Their analysis showed that per-patient and per-nodule, sensitivity dropped slowly as the radiation dose declined, but only 2.5 QRM with IR failed to achieve non-inferiority. And, despite a 25-fold dose difference between 2.5 QRM and 70 QRM, specificity stayed largely unchanged. It is important to note, though, they said, that sensitivity for sub-solid nodules significantly decreased for any dose configuration under 10 QRM.
At very-low-dose levels, they said, IR was no help with part-solid nodules.
“Very-low-dose levels resulted in loss of detection of some part-solid nodules, as demonstrated previously,” the team said. “Radiologists should be aware that even though image quality appears to be improved with IR at these very-low-dose levels, part-solid nodules may be under-detected.”

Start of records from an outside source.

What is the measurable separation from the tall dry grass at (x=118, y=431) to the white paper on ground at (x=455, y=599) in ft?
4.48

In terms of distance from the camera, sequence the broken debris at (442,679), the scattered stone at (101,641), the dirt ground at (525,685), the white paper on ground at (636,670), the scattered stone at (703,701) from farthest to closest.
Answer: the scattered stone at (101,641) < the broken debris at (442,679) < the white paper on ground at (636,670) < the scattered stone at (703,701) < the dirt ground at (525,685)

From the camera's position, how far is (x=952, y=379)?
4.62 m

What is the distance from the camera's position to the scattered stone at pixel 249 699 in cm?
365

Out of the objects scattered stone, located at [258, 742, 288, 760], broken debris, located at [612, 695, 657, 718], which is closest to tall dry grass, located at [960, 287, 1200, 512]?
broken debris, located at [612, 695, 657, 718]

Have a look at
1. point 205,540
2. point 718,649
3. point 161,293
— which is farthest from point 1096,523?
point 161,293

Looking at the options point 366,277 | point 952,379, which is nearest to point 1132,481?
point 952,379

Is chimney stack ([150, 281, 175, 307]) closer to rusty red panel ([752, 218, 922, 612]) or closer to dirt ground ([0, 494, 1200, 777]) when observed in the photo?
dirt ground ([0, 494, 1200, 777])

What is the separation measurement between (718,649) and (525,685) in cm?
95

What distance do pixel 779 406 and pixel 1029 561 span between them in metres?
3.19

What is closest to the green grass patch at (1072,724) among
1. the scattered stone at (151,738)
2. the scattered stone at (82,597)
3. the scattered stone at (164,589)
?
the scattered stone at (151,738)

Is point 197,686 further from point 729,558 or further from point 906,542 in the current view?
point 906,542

Knowing the point at which part-solid lung nodules can no longer be effectively imaged is critical, however, because existing research shows these nodules detected at lung screening are more likely to be malignant that solid nodules.
Overall, Charles S. White, M.D., professor of radiology at internal medicine at the University of Maryland School of Medicine and Ella A. Kazerooni, M.D., professor of radiology and internal medicine at the University of Michigan, said, in an accompanying editorial, these results clear up some questions about low-dose CT and lung nodules, and it opens the door for many clinical benefits.

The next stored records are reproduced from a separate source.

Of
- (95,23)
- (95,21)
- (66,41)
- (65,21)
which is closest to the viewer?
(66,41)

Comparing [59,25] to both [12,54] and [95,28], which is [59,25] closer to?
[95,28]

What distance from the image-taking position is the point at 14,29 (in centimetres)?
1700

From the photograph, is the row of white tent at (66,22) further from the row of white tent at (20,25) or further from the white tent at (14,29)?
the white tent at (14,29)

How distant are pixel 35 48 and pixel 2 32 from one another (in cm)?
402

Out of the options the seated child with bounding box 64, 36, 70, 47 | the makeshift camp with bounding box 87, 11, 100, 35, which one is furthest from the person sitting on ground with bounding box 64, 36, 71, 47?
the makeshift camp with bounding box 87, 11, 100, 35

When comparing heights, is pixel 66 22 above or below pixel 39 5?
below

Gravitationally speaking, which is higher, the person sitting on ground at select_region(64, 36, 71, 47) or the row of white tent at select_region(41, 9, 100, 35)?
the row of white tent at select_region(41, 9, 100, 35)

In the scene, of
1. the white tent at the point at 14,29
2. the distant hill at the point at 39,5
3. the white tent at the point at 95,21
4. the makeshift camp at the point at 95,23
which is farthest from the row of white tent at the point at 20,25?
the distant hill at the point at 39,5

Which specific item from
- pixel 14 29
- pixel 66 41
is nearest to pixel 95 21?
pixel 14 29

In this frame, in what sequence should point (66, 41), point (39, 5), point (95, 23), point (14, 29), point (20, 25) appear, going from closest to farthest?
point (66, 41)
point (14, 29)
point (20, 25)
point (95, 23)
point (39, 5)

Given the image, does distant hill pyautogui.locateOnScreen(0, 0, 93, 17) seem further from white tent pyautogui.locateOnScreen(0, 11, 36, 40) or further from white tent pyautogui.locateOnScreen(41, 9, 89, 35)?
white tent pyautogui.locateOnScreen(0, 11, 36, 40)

“The most important contribution of this study is that it establishes a lower boundary for radiation dose that can be confidently used to diagnose a pulmonary nodule at chest,” they said.
In particular, they said, as the number of chest CTs increases both in lung cancer screening and general patient care, being able to set the radiation dose at the lowest possible threshold will significantly reduce exposures. For smokers who already have a 15-percent lifetime cancer risk, that can be largely beneficial. But, the impact is more likely to be felt in the general clinic setting, they said, where dose is frequently higher – up to 8 mSv per chest CT.
“On the basis of the findings of this study,” they said, “the potential for dose reduction in some clinical setting is greater than 10-fold.”
Still, White and Kazerooni said, Fletcher’s team left two issues unaddressed – they did not account for body mass index and the large dose needs for larger patients, and they did not consider sex differences. The team acknowledged this shortcoming, adding that they already have plans to conduct larger studies with more patients and readers.